The more common form of pareidolia is visual, from finding animals in clouds to seeing faces—along with perceiving their emotions and personality traits, such as on the fronts of cars. Not unlike her subjects in Vienna, Austrian researcher Sonja Windhanger found those in Ethiopia described cars with a big windscreen, round headlights and a small grill as “young and feminine,” while cars with “flatter headlights and a bigger, squarer under-body appeared older and more masculine.”
Rorschach inkblot tests make use of this tendency of the brain to seek visual patterns, with the idea that an individual’s choice—for example, seeing a bunny or a vulture—represents their unconscious thoughts or feelings. Also, in a test for “implicit bias,” known as the “weapons or tools task,” participants view photos of faces, white and Black, with each one followed by an image that could be either a weapon or tool: after being shown a Black face, many people are more likely to label the subsequent image a weapon than they did when the previous photo was a white person.
With Rorschach audio, hidden messages emerge from random sounds. Major retail chains removed “Little Mommy Real Baby Cuddle ‘n Coo” dolls after a parent heard in the doll’s babbling sounds, “Islam is the light”—in 2008, an election year when media messaging frequently connected Islam and terrorism. And “electronic voice phenomena” refers to the effort to record voices of ghosts that have been heard in random electronic noises.
“Sine wave speech”—composed of sound waves with none of the frequency patterns thought to signal natural speech—used in studies at Yale University found most listeners, when told ahead of time specific words that would appear in the track, heard those words. On the other hand, several participants not told any words ahead of time still managed to pick out a sentence, suggesting that brains work quite hard to find patterns when none exist.

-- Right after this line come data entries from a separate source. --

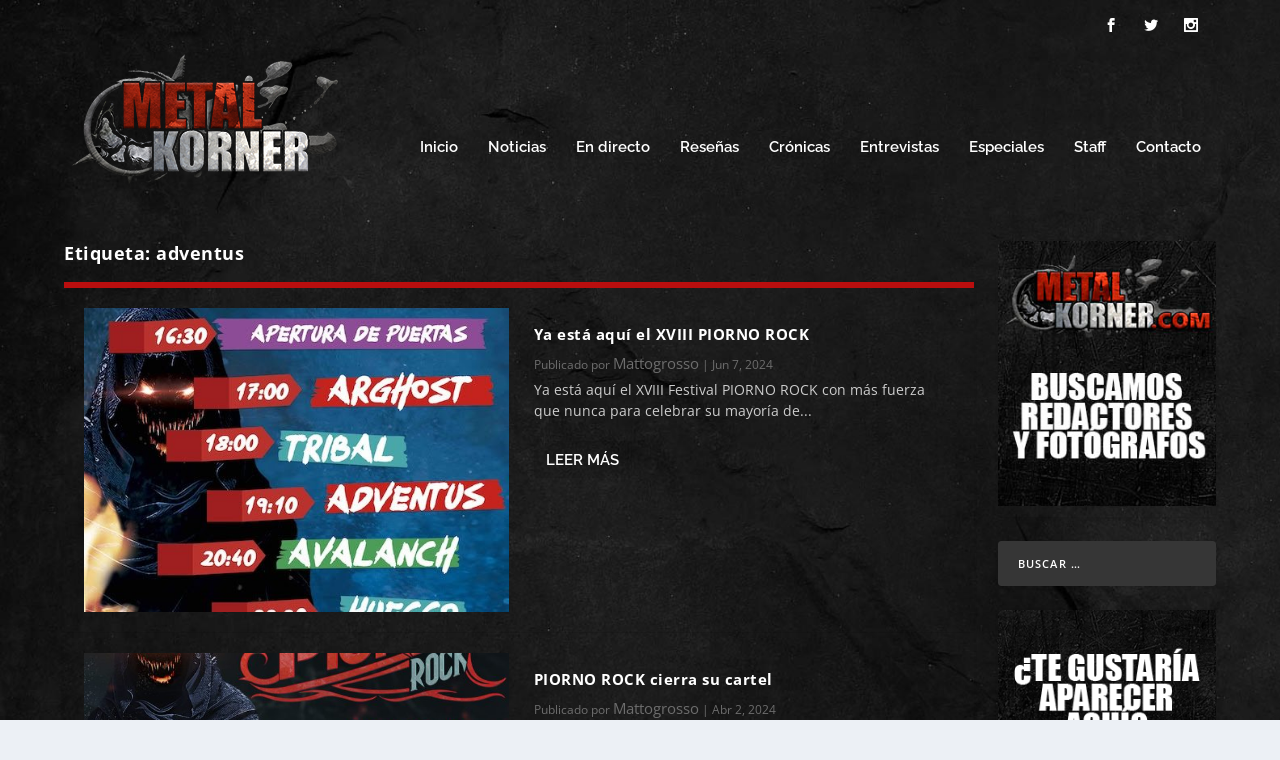

--- FILE ---
content_type: text/html; charset=utf-8
request_url: https://www.google.com/recaptcha/api2/aframe
body_size: 267
content:
<!DOCTYPE HTML><html><head><meta http-equiv="content-type" content="text/html; charset=UTF-8"></head><body><script nonce="0yoM5wZqo6YDs7jZGHd67A">/** Anti-fraud and anti-abuse applications only. See google.com/recaptcha */ try{var clients={'sodar':'https://pagead2.googlesyndication.com/pagead/sodar?'};window.addEventListener("message",function(a){try{if(a.source===window.parent){var b=JSON.parse(a.data);var c=clients[b['id']];if(c){var d=document.createElement('img');d.src=c+b['params']+'&rc='+(localStorage.getItem("rc::a")?sessionStorage.getItem("rc::b"):"");window.document.body.appendChild(d);sessionStorage.setItem("rc::e",parseInt(sessionStorage.getItem("rc::e")||0)+1);localStorage.setItem("rc::h",'1768790005362');}}}catch(b){}});window.parent.postMessage("_grecaptcha_ready", "*");}catch(b){}</script></body></html>

--- FILE ---
content_type: application/javascript
request_url: https://metalkorner.com/wp-content/plugins/wp-statistics/assets/js/tracker.js?ver=14.12.5
body_size: 3897
content:
let WP_Statistics_CheckTime=WP_Statistics_Tracker_Object.jsCheckTime,WP_Statistics_Dnd_Active=parseInt(navigator.msDoNotTrack||window.doNotTrack||navigator.doNotTrack,10),hasTrackerInitializedOnce=!1,wpStatisticsUserOnline={hitRequestSuccessful:!0,init:function(){hasTrackerInitializedOnce||(hasTrackerInitializedOnce=!0,WP_Statistics_Tracker_Object.option.isPreview)||("undefined"==typeof WP_Statistics_Tracker_Object?console.error("WP Statistics: Variable WP_Statistics_Tracker_Object not found. Ensure /wp-content/plugins/wp-statistics/assets/js/tracker.js is either excluded from cache settings or not dequeued by any plugin. Clear your cache if necessary."):(this.checkHitRequestConditions(),WP_Statistics_Tracker_Object.option.userOnline&&this.keepUserOnline()))},base64Encode:function(t){t=(new TextEncoder).encode(t);return btoa(String.fromCharCode.apply(null,t))},getPathAndQueryString:function(){var t=window.location.pathname,e=window.location.search;return this.base64Encode(t+e)},getReferred:function(){return this.base64Encode(document.referrer)},checkHitRequestConditions:function(){!WP_Statistics_Tracker_Object.option.dntEnabled||1!==WP_Statistics_Dnd_Active?this.sendHitRequest():console.log("WP Statistics: Do Not Track (DNT) is enabled. Hit request not sent.")},sendHitRequest:async function(){try{var t=this.getRequestUrl("hit"),e=new URLSearchParams({...WP_Statistics_Tracker_Object.hitParams,referred:this.getReferred(),page_uri:this.getPathAndQueryString()}).toString();const i=new XMLHttpRequest;i.open("POST",t,!0),i.setRequestHeader("Content-Type","application/x-www-form-urlencoded"),i.send(e),i.onreadystatechange=function(){var t;4===i.readyState&&(200===i.status?(t=JSON.parse(i.responseText),this.hitRequestSuccessful=!1!==t.status):(this.hitRequestSuccessful=!1,console.warn("WP Statistics: Hit request failed with status "+i.status)))}.bind(this)}catch(t){this.hitRequestSuccessful=!1,console.error("WP Statistics: Error sending hit request:",t)}},sendOnlineUserRequest:async function(){if(this.hitRequestSuccessful)try{var t=this.getRequestUrl("online"),e=new URLSearchParams({...WP_Statistics_Tracker_Object.onlineParams,referred:this.getReferred(),page_uri:this.getPathAndQueryString()}).toString(),i=new XMLHttpRequest;i.open("POST",t,!0),i.setRequestHeader("Content-Type","application/x-www-form-urlencoded"),i.send(e)}catch(t){console.error("WP Statistics: Error sending online user request:",t)}},keepUserOnline:function(){let e;if(WP_Statistics_Tracker_Object.option.userOnline){const i=setInterval(function(){(!WP_Statistics_Tracker_Object.option.dntEnabled||WP_Statistics_Tracker_Object.option.dntEnabled&&1!==WP_Statistics_Dnd_Active)&&this.hitRequestSuccessful&&this.sendOnlineUserRequest()}.bind(this),WP_Statistics_CheckTime);["click","keypress","scroll","DOMContentLoaded"].forEach(t=>{window.addEventListener(t,()=>{clearTimeout(e),e=setTimeout(()=>{clearInterval(i)},18e5)})})}},getRequestUrl:function(t){let e=WP_Statistics_Tracker_Object.requestUrl+"/";return WP_Statistics_Tracker_Object.option.bypassAdBlockers?e=WP_Statistics_Tracker_Object.ajaxUrl:"hit"===t?e+=WP_Statistics_Tracker_Object.hitParams.endpoint:"online"===t&&(e+=WP_Statistics_Tracker_Object.onlineParams.endpoint),e}};document.addEventListener("DOMContentLoaded",function(){"disabled"!=WP_Statistics_Tracker_Object.option.consentLevel&&!WP_Statistics_Tracker_Object.option.trackAnonymously&&WP_Statistics_Tracker_Object.option.isWpConsentApiActive&&!wp_has_consent(WP_Statistics_Tracker_Object.option.consentLevel)||wpStatisticsUserOnline.init(),document.addEventListener("wp_listen_for_consent_change",function(t){var e,i=t.detail;for(e in i)i.hasOwnProperty(e)&&e===WP_Statistics_Tracker_Object.option.consentLevel&&"allow"===i[e]&&(wpStatisticsUserOnline.init(),WP_Statistics_Tracker_Object.option.trackAnonymously)&&wpStatisticsUserOnline.checkHitRequestConditions()})});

One explanation is “sensory activity spill-over”—from those parts of the auditory system that might recognize that the sound is coming from a motor into different areas of the nervous system responsible for processing speech and language, according to the study’s lead author, psychologist Robert Remez, now at Columbia University.
But another explanation is “top-down,” because pattern recognition involves not just finding a pattern but also assigning meaning—using prior knowledge, context and expectations from other parts of the brain to aid perception. With no actual verbal content in the sounds of an air conditioner, according to London neuroscientist Chris Frith, “our top-down unconscious expectations may be given free rein to color the sensory input.”
While pareidolias appear to be limited to vision and hearing, the sense of smell may play a role in both—at least for infants, as their “perceptual development integrates information across the senses for efficient for efficient category acquisition,” according to French researchers. In their study, infant brains found face patterns in random images more quickly in the presence of maternal odors.
Feelings of eeriness and sometimes revulsion can accompany pareidolia, notably with virtual reality and other robotic recreations as well as with lifelike dolls. “Uncanny valley” refers to the increasing strength of such feelings that can occur, paradoxically, as humanoid objects come closer to looking and sounding like real humans. But similar eerie sensations that can accompany finding meaningful connections or patterns where none exists can also be an early sign of schizophrenia.
“Anomalous auditory perceptions” is the focus of a discussion forum created by audiologist Neil Bauman at his Center for Hearing Loss in southern Pennsylvania—where participants often worry that hearing such sounds could indicate mental illness. Hallucinations refer to any sensory perception of something not really present, but perceiving voices with the knowledge that they are not real is very different from believing the voices are present —and becoming fearful or even taking steps to get out of harm’s way. Remez explains the difference between resemblance and identification—between thinking X is like Y, and believing X is Y. But, he told Jaekl, “I wish we knew more about that distinction.”
Just the experience of learning more about pareidolias and how common they are often reduces the frequency or intensity of these experiences. Although P.W.’s doctors ruled out any form of illness in her ears or elsewhere, when she found out that better understanding pareidolia might make her music fade or disappear altogether, she didn’t want to hear any more. Instead she started listening to recordings of Willie Nelson—with the hope that he might join what she calls her “mystery musicians.”
—Mary Carpenter regularly reports on topical subjects in health and medicine.